An immunotherapy already in clinical trials as a cancer treatment should also be tested as a way to slow the progress of Parkinson's disease, researchers at Johns Hopkins say.
The research team has identified a protein that enables a toxic natural aggregate to spread from cell to cell in a mammal's brain, the process by which some scientists believe Parkinson's disease progresses. By studying mice and cultured cells, the Johns Hopkins team has devised a way to block that protein's action.
A report on their findings appears online tomorrow in the journal Science.
More than 1 million people in the United States live with Parkinson's disease. The disease gradually strips away motor abilities, leaving people with a slow and awkward gait, rigid limbs, tremors, shuffling, and a lack of balance. Its causes are not well-understood.
Ted Dawson, director of the Institute for Cell Engineering at the Johns Hopkins School of Medicine and one of the study's leaders, says the new findings hinge on how aggregates of α-synuclein protein enter brain cells. Abnormal clumps of α-synuclein protein are often found in autopsies of people with Parkinson's disease and are thought to cause the death of dopamine-producing brain cells.
A few years ago, Dawson says, a researcher at Goethe University in Germany published evidence for a novel theory that Parkinson's disease progresses as α-synuclein aggregates spread from brain cell to brain cell, inducing previously normal α-synuclein protein to aggregate, and gradually move from the "lower" brain structures responsible for movement and basic functions to "higher" areas associated with processes like memory and reasoning.
"There was a lot of skepticism, but then other labs showed α-synuclein might spread from cell to cell," Dawson says.

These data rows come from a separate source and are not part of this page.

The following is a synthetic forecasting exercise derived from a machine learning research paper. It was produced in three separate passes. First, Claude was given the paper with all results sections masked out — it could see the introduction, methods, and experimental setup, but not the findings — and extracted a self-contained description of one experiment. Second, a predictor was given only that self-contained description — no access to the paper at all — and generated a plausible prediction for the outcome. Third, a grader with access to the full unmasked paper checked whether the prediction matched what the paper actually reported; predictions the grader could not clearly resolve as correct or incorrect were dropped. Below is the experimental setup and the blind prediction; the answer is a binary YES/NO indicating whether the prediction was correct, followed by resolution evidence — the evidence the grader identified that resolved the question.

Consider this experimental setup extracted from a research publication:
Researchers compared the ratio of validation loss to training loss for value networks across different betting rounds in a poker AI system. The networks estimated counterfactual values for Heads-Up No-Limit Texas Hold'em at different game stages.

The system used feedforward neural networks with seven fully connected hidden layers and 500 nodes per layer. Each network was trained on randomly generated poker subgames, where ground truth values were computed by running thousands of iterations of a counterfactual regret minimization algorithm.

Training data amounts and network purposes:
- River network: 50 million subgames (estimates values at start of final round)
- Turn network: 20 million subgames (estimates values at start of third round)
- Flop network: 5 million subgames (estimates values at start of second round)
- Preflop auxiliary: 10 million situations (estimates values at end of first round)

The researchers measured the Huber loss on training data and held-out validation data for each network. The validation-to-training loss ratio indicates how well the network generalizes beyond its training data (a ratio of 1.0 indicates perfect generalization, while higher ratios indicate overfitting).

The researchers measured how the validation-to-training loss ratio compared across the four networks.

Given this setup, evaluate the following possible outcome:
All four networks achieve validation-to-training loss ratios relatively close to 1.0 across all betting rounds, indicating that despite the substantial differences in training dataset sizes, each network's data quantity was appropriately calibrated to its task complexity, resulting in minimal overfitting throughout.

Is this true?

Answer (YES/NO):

Intrigued, his research group began working with teams led by Valina Dawson, a professor of neurology, and Han Seok Ko, an assistant professor of neurology, to investigate how the aggregates enter cells.
The researchers knew they were looking for a certain kind of protein called a transmembrane receptor, which is found on the outside of a cell and works like a lock in a door, admitting only proteins with the right "key." They first found a type of cells α-synuclein aggregates could not enter—a line of human brain cancer cells grown in the laboratory. The next step was to add genes for transmembrane receptors one by one to the cells and see whether any of them allowed the aggregates in. Three of the proteins did, and one—LAG3—had a heavy preference for latching on to α-synuclein aggregates over nonclumped α-synuclein.
The team next bred mice that lacked the gene for LAG3 and injected them with α-synuclein aggregates.
"Typical mice develop Parkinson's-like symptoms soon after they're injected, and within six months, half of their dopamine-making neurons die," Dawson says. "But mice without LAG3 were almost completely protected from these effects."
Antibodies that blocked LAG3 had similar protective effects in cultured neurons, the researchers found.
"We were excited to find not only how α-synuclein aggregates spread through the brain, but also that their progress could be blocked by existing antibodies," says Xiaobo Mao, a research associate in Dawson's laboratory and first author on the study.
Dawson notes that antibodies targeting LAG3 are already in clinical trials to test whether they can beef up the immune system during chemotherapy. If those trials demonstrate the drugs' safety, the process of testing them as therapeutics for Parkinsons' disease might be sped up, he says.
For now, the research team is planning to continue testing LAG3 antibodies in mice and to further explore LAG3's function.